Lichtenstein Editions is a publisher and printer of fine art silkscreen editions and will be located in Building 13, in the gallery formerly occupied by Eckert Fine Art. Gary Lichtenstein, with managing partner Melissa Marr, said he expects to open the second week of June.
 
"We've been in discussions with the director there, Kristy Edmunds, for over a year," Lichtenstein told the Mass MoCA Commission on Monday, adding he had worked with her before. 
 
The studio is currently operating in Jersey City, New Jersey, and prior to that in Connecticut and California.
 
"In addition to custom screen printing services, GLE, as we like to call them, frequently curates exhibitions, produces events and cultivates site-specific projects and educational programs," said Kimma Stark, project manager at Mass MoCA. 
 
The studio has been involved with its communities, Lichtenstein said, and has offered education through internships that have turned into jobs that have lead back to more education. He said they were looking forward to moving to North Adams "and be a part of a new community with the kind of leadership that we feel is there to begin with, that we could just blend in."

What is being asked –
In the text on Lichtenstein Editions, rewrite everything between "Lichtenstein Editions is" and "week of June.", inclusive, with "second week" changed to "third week".

Given information –

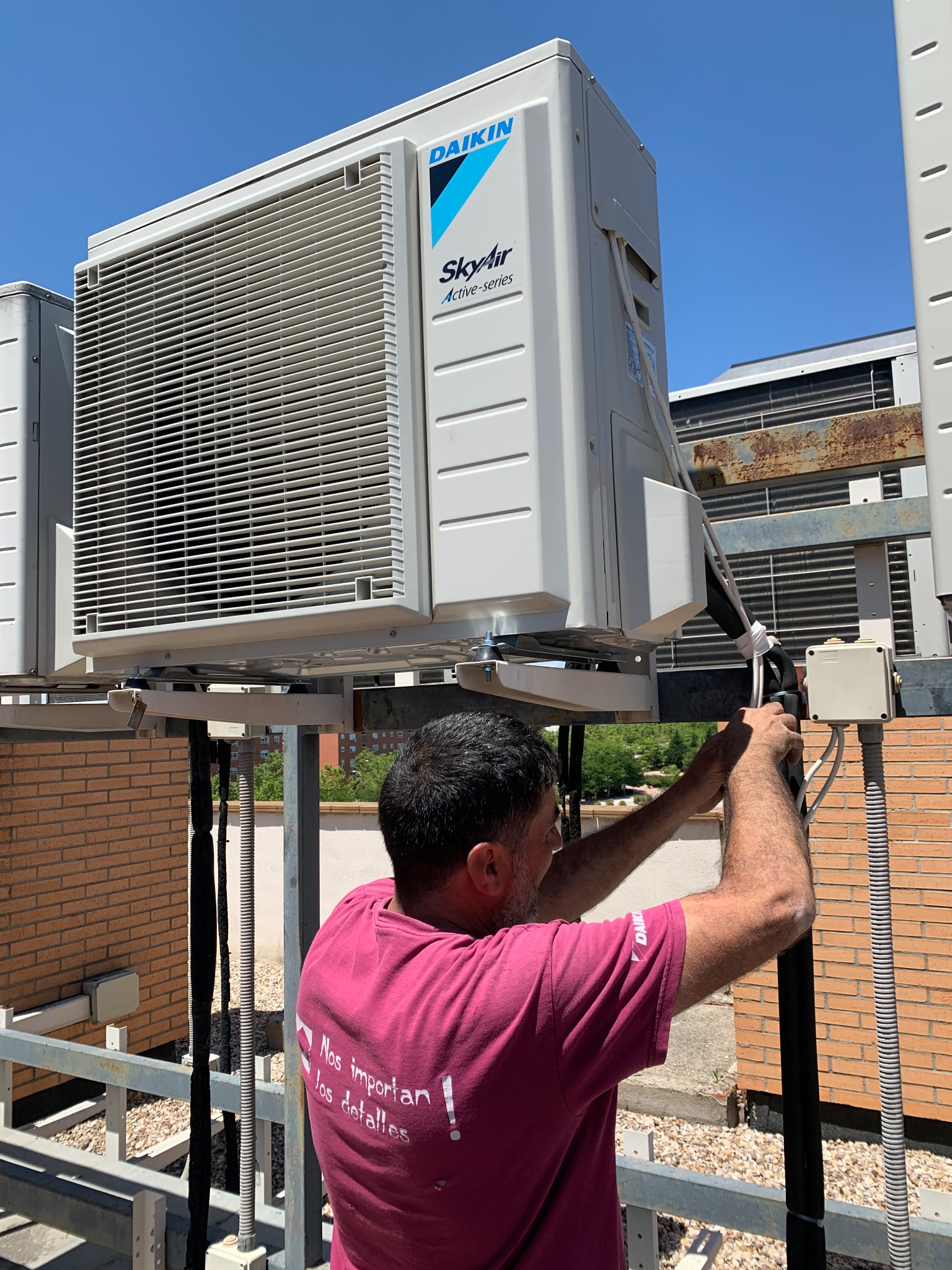 Técnico trabajando junto a una unidad exterior de aire acondicionado montada sobre soportes metálicos.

Output of the task –
Lichtenstein Editions is a publisher and printer of fine art silkscreen editions and will be located in Building 13, in the gallery formerly occupied by Eckert Fine Art. Gary Lichtenstein, with managing partner Melissa Marr, said he expects to open the third week of June.